Kebijakan ini menimbulkan pertanyaan besar. Apakah hal ini merupakan bagian dari kebijakan manajemen? Atau justru bentuk diskriminasi dan intimidasi yang dilakukan secara sistematis terhadap pekerja tertentu?
Menurut sumber internal yang enggan disebutkan namanya, perlakuan penurunan jabatan ini tidak diiringi dengan surat teguran resmi atau pelanggaran kerja yang dapat dibuktikan. Bahkan, komunikasi yang diberikan perusahaan cenderung sepihak tanpa ruang klarifikasi dari pihak pekerja.

“Awalnya saya sopir, lalu tiba-tiba diminta menjadi tukang menyapu halaman dan bersihkan rumput. Tidak ada pelanggaran, tidak ada kesalahan kerja. Sekarang saya malah dengar akan dikirim ke luar pulau. Padahal saya punya keluarga, anak istri di sini,”ungkap salah satu karyawan yang terdampak,Minggu (29/6/2025).

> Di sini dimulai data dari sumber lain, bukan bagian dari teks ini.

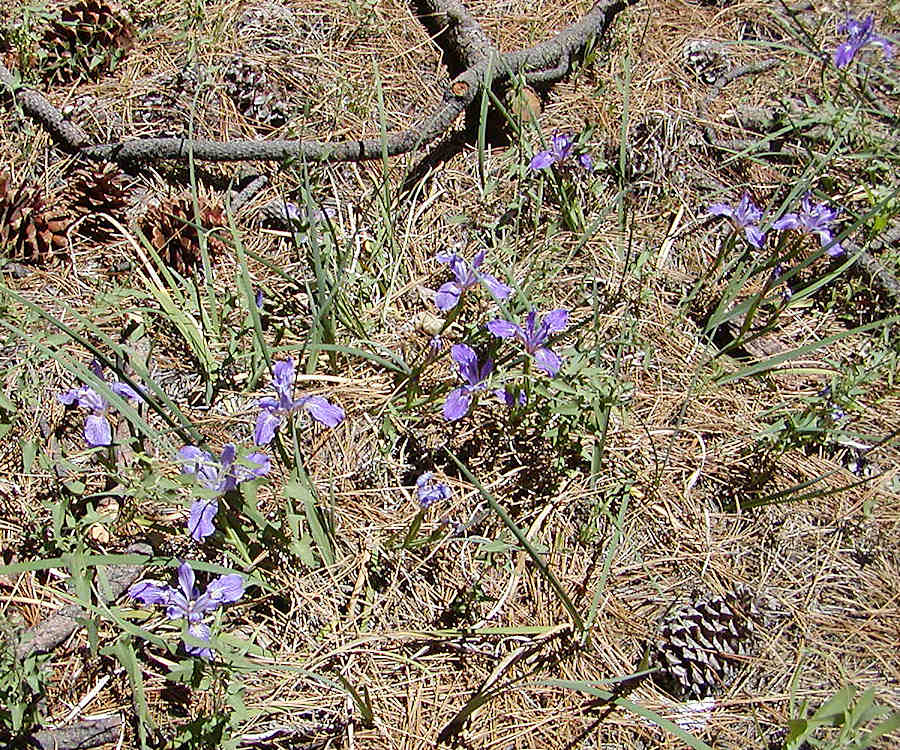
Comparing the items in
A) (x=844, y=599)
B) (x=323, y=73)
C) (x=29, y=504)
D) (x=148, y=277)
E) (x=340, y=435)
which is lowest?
(x=844, y=599)

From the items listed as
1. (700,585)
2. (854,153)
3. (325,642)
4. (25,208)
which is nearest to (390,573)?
(325,642)

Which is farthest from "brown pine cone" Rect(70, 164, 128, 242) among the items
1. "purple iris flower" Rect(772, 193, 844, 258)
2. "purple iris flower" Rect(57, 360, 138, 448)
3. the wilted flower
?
"purple iris flower" Rect(772, 193, 844, 258)

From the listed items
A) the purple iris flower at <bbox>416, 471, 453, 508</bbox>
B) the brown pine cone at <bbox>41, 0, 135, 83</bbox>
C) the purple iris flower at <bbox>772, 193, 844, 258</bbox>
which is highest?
the brown pine cone at <bbox>41, 0, 135, 83</bbox>

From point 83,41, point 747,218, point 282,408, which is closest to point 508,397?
point 282,408

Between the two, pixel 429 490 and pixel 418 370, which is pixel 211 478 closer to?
pixel 429 490

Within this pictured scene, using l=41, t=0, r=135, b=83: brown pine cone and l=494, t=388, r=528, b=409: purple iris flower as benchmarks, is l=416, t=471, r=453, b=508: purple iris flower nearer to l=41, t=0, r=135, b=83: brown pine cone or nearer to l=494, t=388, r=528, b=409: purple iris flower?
l=494, t=388, r=528, b=409: purple iris flower

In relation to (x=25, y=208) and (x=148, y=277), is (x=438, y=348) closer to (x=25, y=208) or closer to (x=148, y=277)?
(x=148, y=277)

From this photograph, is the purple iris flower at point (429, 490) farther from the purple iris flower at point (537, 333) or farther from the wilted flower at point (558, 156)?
the wilted flower at point (558, 156)
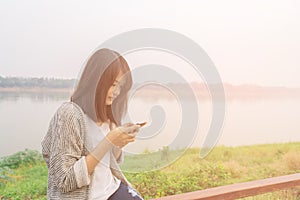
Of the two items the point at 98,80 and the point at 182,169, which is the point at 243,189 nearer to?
the point at 182,169

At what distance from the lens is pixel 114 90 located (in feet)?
3.76

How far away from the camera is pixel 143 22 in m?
1.81

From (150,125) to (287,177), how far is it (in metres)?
1.25

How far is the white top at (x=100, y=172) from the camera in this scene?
1119mm

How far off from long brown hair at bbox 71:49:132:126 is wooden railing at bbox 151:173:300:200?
2.41 feet

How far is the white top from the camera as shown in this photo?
1119 millimetres

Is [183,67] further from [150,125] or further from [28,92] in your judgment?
[28,92]

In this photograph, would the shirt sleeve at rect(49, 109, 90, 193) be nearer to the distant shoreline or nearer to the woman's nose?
the woman's nose

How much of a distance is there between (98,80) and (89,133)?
0.54 feet

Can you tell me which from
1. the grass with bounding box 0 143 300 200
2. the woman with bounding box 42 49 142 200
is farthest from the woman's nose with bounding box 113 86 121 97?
the grass with bounding box 0 143 300 200

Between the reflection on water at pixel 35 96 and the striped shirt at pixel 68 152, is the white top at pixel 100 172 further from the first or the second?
the reflection on water at pixel 35 96

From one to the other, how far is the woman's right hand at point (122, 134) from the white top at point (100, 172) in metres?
0.06

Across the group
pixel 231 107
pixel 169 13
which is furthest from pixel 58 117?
pixel 231 107

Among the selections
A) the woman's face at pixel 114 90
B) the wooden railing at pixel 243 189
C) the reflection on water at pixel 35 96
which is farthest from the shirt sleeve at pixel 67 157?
the wooden railing at pixel 243 189
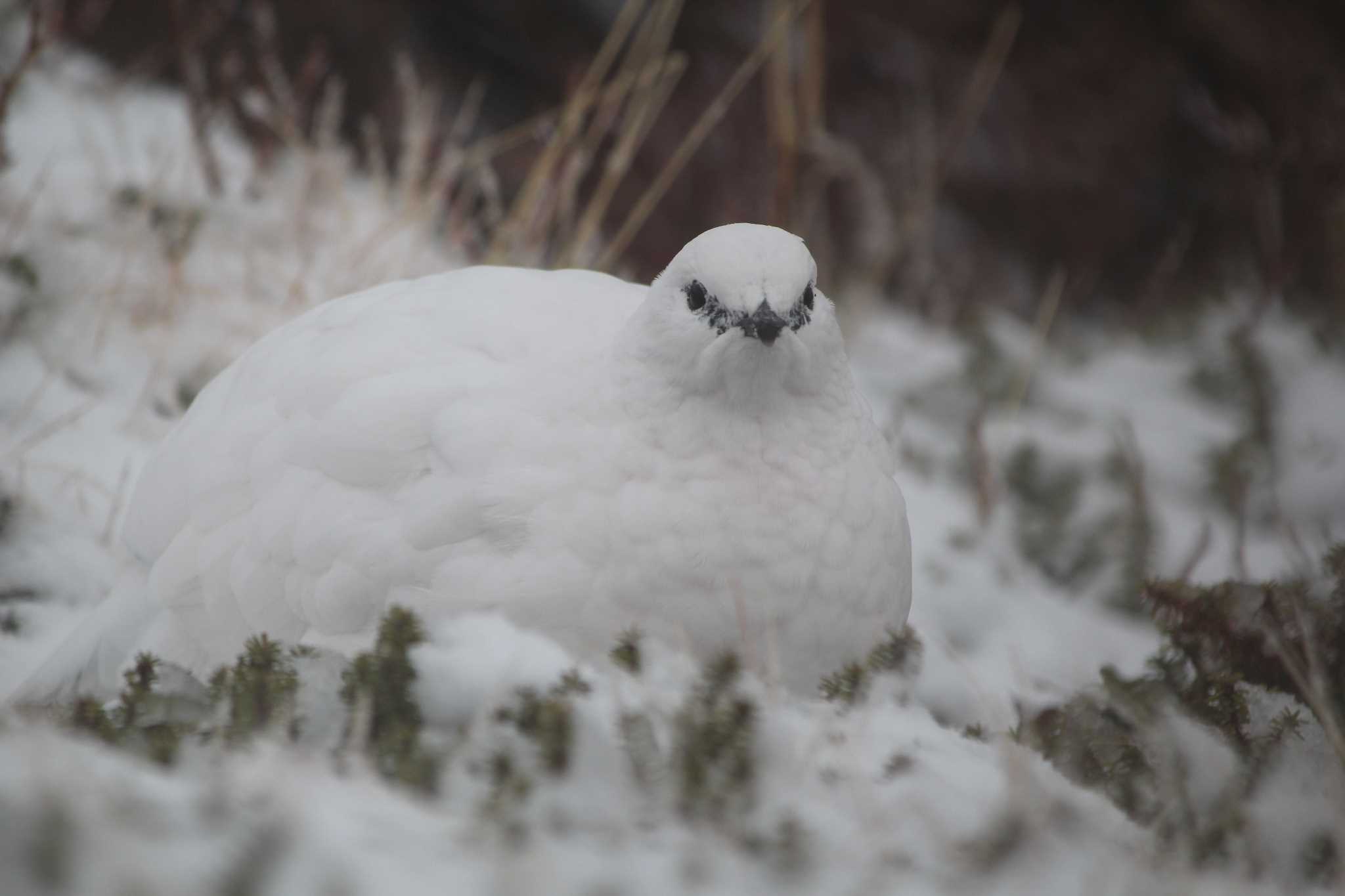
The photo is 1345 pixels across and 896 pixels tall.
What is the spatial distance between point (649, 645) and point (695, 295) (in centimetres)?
60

Langkah pemindahan kerja secara sepihak ini dinilai oleh pengamat ketenagakerjaan sebagai bentuk potensi pelanggaran terhadap prinsip keadilan industrial dan perlindungan pekerja.

“Jika tidak ada alasan objektif dan proses yang transparan, maka ini bisa dikategorikan sebagai intimidasi terselubung. Lebih jauh lagi, jika dilakukan hanya kepada karyawan tertentu, bisa mengarah pada diskriminasi struktural,” ujar Sigit Imam Basuki,ST Ketua Umum Java Corruption Watch ( JCW ).
Di sisi lain, pihak perusahaan hingga kini belum memberikan pernyataan resmi terkait dugaan tindakan penurunan jabatan dan relokasi tersebut. Namun, para pekerja berharap ada perlindungan dan perhatian dari Dinas Tenaga Kerja setempat agar kejadian seperti ini tidak menjadi preseden buruk dalam dunia ketenagakerjaan.
Perlakuan terhadap pekerja bukan hanya soal jabatan, melainkan tentang harkat dan martabat manusia yang bekerja untuk hidup layak. Ketika pekerja kehilangan hak berbicara dan diberi tekanan secara halus, maka demokrasi di ruang kerja sedang dipertaruhkan.( sg ).